Com a intenção de acelerar o crescimento, a companhia brasileira passou a fazer também algo diferente — ampliou drasticamente o portfólio além dos produtos especializados. A ideia é vender qualquer coisa que o dentista precise em seu consultório. Para isso, Batista estabeleceu a seguinte regra: a cada três dentistas que telefonassem para a central de vendas em busca de um produto, o item entraria imediatamente para a lista de compras e passaria a fazer parte do catálogo. Em paralelo, a empresa atraiu pacientes às clínicas, distribuindo panfletos com 100 reais de desconto em consultas.
O mesmo valor podia ser trocado pelos dentistas por produtos. “Muitas dessas ideias foram sugestões dos próprios vendedores”, diz Batista, que também investiu em incentivos. O treinamento deles se tornou mais técnico e, com o portfólio maior, aumentou de duas para 12 semanas.

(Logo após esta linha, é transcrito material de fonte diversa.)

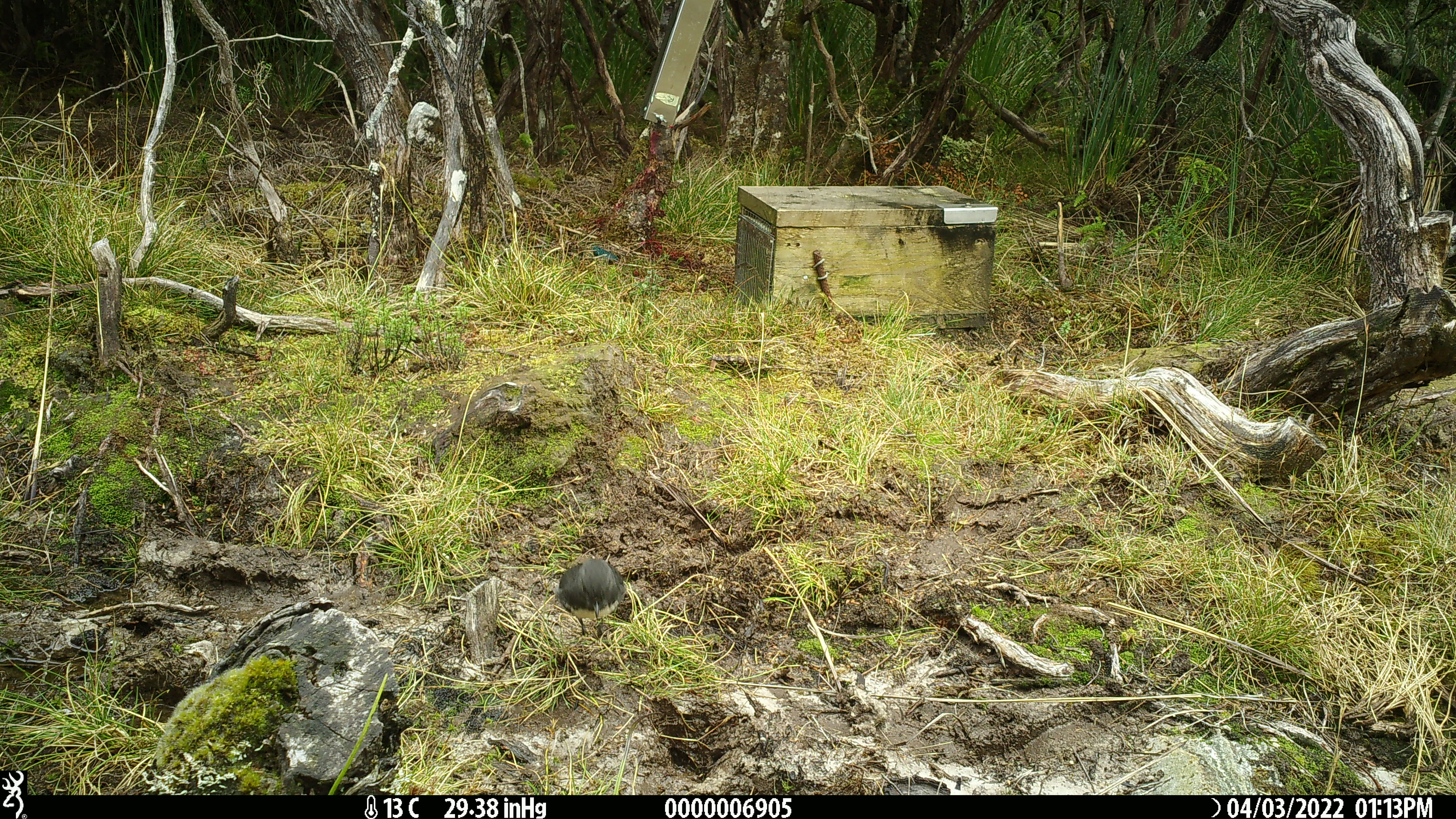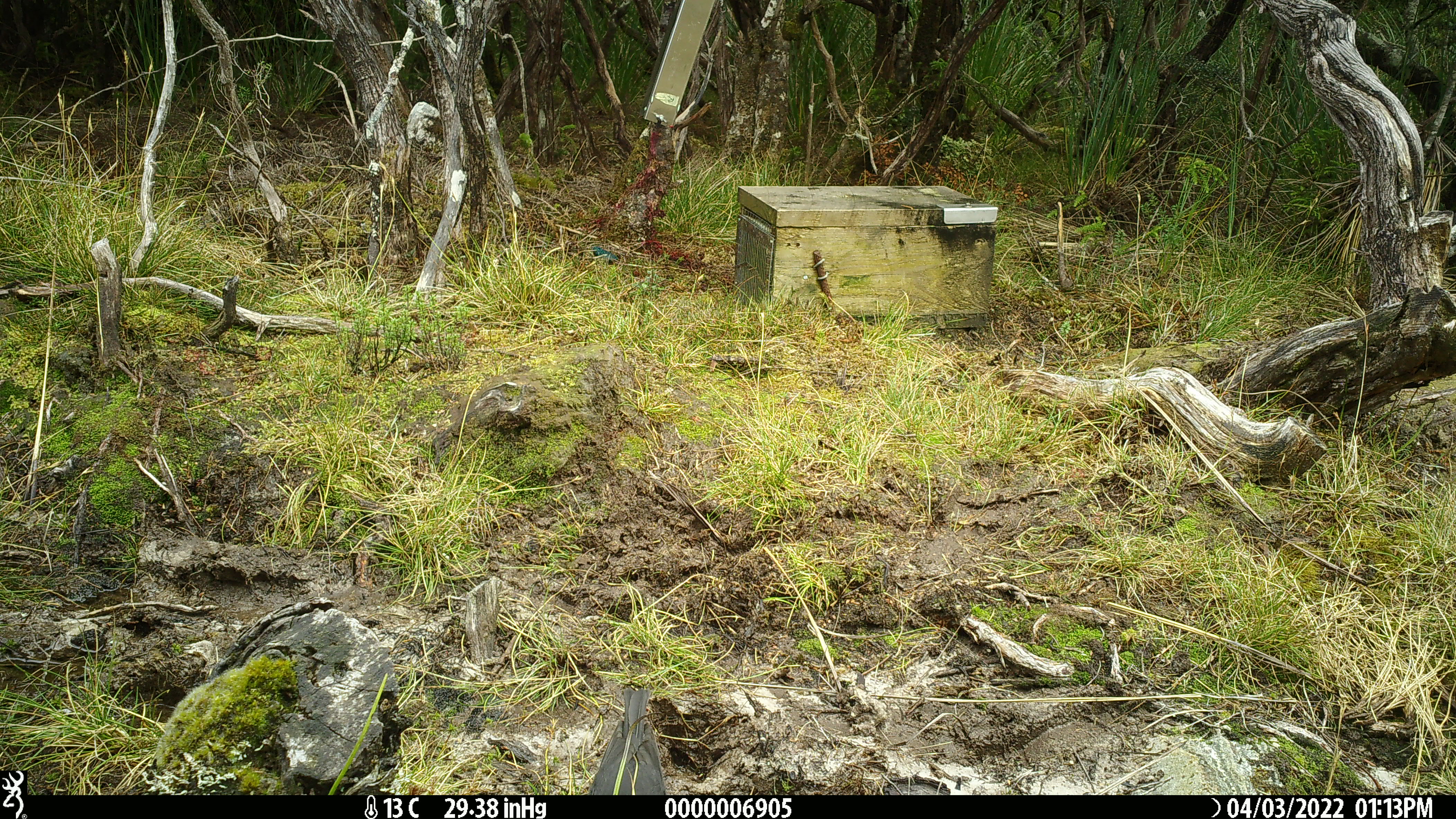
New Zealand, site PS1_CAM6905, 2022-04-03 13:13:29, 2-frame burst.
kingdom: Animalia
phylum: Chordata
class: Aves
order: Passeriformes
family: Petroicidae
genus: Petroica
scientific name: Petroica australis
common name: new zealand robin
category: robin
Robin (new zealand robin) (Petroica australis).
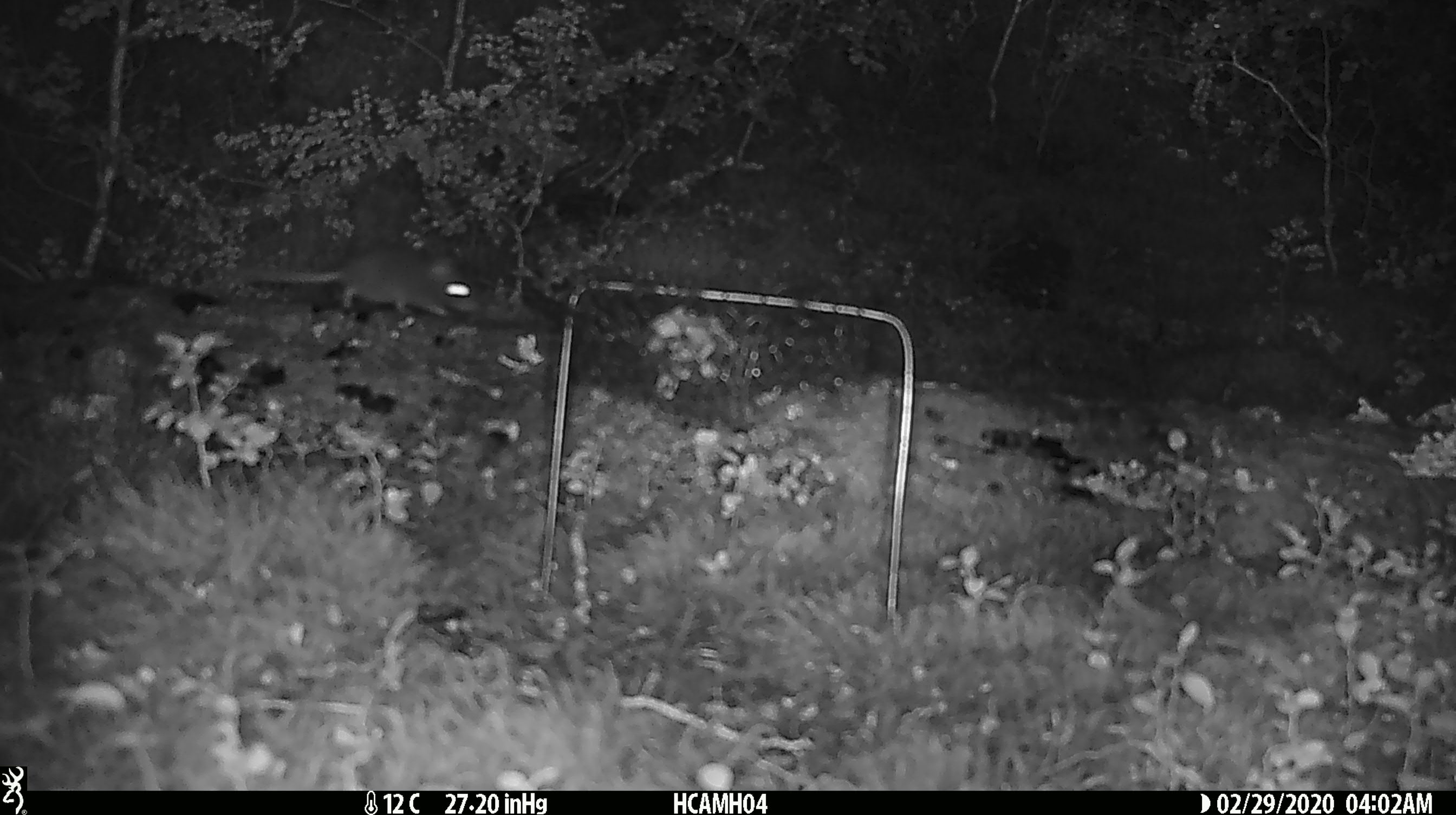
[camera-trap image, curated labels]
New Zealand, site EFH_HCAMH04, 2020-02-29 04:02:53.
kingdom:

As comissões sobre vendas agora compõem 60% dos salários, antes eram 5%. Na outra ponta, o executivo negociou descontos com 90 dos principais fornecedores e a exclusividade na distribuição de cinco deles, como a fabricante de cadeiras e instrumentos de mão Gnatus, dona de 25% do mercado de equipamentos.
A contrapartida que ele oferece é ganho de escala, potencializado pela abertura de uma loja online em 2012. Hoje, a cesta de compras na Dental Cremer está de 10% a 25% mais barata do que a oferecida pelas rivais. Não demorou para a concorrência sofrer. “Algumas dentais fecharam e muitas estão em recuperação judicial”, diz Paulo Henrique Fraccaro, superintendente da associação da indústria de equipamentos médicos.
A tônica na companhia continua a ser abrir novas frentes de expansão. Em agosto, a Dental Cremer passou a prestar consultoria para construir ou reformar clínicas odontológicas. A divisão já representa 6% das vendas. Como ampliar o portfólio sem aumentar demais a complexidade do negócio? Batista fechou contratos com empresas especializadas, que mantêm funcionários de atendimento exclusivo. É o que acontece também no caso de pacotes de viagens. As semelhanças da Dental Cremer com a nova controladora facilitaram a ausência, pelo menos até agora, de choque cultural.
Os planos da multinacional incluem a expansão nas áreas de produtos odontológicos e veterinários, com novas aquisições. Antes da Dental Cremer, a Henry Schein já havia adquirido 50% da catarinense Speed Graph, em 2014, que fatura 155 milhões de reais. E, em janeiro, 51% da carioca Tecnew, distribuidora de produtos de saúde animal, com vendas de 70 milhões de reais. “O Brasil será nossa base para expansão na América Latina e para vender os produtos brasileiros em nossas outras operações”, diz Bergman. Em 2015, a britânica Bunzl comprou a mineira Dental Sorria, com receitas de 30 milhões de reais por ano. A briga pela consolidação do mercado só começou. E está claro que a Henry Schein não vai querer ficar para trás.